-- Task brief --
Render every line of the records below as a JSON list of strings, one string per line, leaving out blank lines.

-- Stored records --
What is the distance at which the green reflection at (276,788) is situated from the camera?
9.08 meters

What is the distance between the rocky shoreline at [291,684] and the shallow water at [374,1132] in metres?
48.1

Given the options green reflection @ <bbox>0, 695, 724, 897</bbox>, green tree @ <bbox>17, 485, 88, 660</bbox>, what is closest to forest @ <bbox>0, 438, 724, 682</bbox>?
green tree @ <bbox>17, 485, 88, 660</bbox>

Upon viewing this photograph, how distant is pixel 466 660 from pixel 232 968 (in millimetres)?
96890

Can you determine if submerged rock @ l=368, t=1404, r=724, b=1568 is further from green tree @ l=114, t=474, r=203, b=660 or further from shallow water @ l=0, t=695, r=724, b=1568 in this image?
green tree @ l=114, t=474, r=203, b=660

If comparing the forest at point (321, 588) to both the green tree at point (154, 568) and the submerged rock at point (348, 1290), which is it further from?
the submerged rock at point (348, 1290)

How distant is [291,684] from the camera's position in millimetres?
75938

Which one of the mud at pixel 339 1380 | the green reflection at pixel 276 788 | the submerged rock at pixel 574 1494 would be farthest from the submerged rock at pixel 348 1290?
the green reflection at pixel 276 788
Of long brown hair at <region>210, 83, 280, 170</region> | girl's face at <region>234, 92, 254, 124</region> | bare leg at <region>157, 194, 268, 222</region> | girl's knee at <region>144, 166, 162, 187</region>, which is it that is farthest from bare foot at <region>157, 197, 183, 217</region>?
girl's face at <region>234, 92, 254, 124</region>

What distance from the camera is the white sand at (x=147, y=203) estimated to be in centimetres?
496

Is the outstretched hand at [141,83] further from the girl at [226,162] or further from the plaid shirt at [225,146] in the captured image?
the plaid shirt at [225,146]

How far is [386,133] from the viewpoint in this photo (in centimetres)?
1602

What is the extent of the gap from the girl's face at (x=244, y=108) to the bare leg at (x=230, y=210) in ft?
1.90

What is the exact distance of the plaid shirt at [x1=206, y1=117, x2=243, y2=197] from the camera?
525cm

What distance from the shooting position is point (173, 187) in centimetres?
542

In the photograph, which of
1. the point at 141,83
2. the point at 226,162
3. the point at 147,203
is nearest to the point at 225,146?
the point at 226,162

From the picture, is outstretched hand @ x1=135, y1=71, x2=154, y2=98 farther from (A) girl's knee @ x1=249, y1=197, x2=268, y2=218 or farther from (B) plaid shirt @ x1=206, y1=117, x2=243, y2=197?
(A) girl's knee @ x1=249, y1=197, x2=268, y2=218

-- Result of the task --
[
  "What is the distance at which the green reflection at (276,788) is situated from the camera?",
  "9.08 meters",
  "What is the distance between the rocky shoreline at [291,684] and the shallow water at [374,1132] in metres?",
  "48.1",
  "Given the options green reflection @ <bbox>0, 695, 724, 897</bbox>, green tree @ <bbox>17, 485, 88, 660</bbox>, what is closest to forest @ <bbox>0, 438, 724, 682</bbox>?",
  "green tree @ <bbox>17, 485, 88, 660</bbox>",
  "Upon viewing this photograph, how distant is pixel 466 660 from pixel 232 968 (in millimetres)?",
  "96890",
  "Can you determine if submerged rock @ l=368, t=1404, r=724, b=1568 is further from green tree @ l=114, t=474, r=203, b=660 or further from shallow water @ l=0, t=695, r=724, b=1568 in this image?",
  "green tree @ l=114, t=474, r=203, b=660",
  "If comparing the forest at point (321, 588) to both the green tree at point (154, 568) and the submerged rock at point (348, 1290), which is it further from?",
  "the submerged rock at point (348, 1290)",
  "How distant is [291,684] from the camera's position in millimetres?",
  "75938",
  "Which one of the mud at pixel 339 1380 | the green reflection at pixel 276 788 | the submerged rock at pixel 574 1494 would be farthest from the submerged rock at pixel 348 1290?",
  "the green reflection at pixel 276 788",
  "Of long brown hair at <region>210, 83, 280, 170</region> | girl's face at <region>234, 92, 254, 124</region> | bare leg at <region>157, 194, 268, 222</region> | girl's knee at <region>144, 166, 162, 187</region>, which is it that is farthest from bare foot at <region>157, 197, 183, 217</region>?",
  "girl's face at <region>234, 92, 254, 124</region>",
  "What distance from the camera is the white sand at (x=147, y=203) estimated to be in centimetres?",
  "496",
  "Is the outstretched hand at [141,83] further from the girl at [226,162] or further from the plaid shirt at [225,146] in the captured image?",
  "the plaid shirt at [225,146]",
  "How far is [386,133] from the viewpoint in this photo (in centimetres)?",
  "1602",
  "What is the extent of the gap from the girl's face at (x=244, y=108) to the bare leg at (x=230, y=210) in ft?",
  "1.90",
  "What is the exact distance of the plaid shirt at [x1=206, y1=117, x2=243, y2=197] from the camera?",
  "525cm",
  "What distance from the shooting position is point (173, 187) in centimetres?",
  "542",
  "In the photograph, which of",
  "1. the point at 141,83",
  "2. the point at 226,162",
  "3. the point at 147,203",
  "is nearest to the point at 225,146?",
  "the point at 226,162",
  "From the picture, is outstretched hand @ x1=135, y1=71, x2=154, y2=98 farther from (A) girl's knee @ x1=249, y1=197, x2=268, y2=218 or farther from (B) plaid shirt @ x1=206, y1=117, x2=243, y2=197?",
  "(A) girl's knee @ x1=249, y1=197, x2=268, y2=218"
]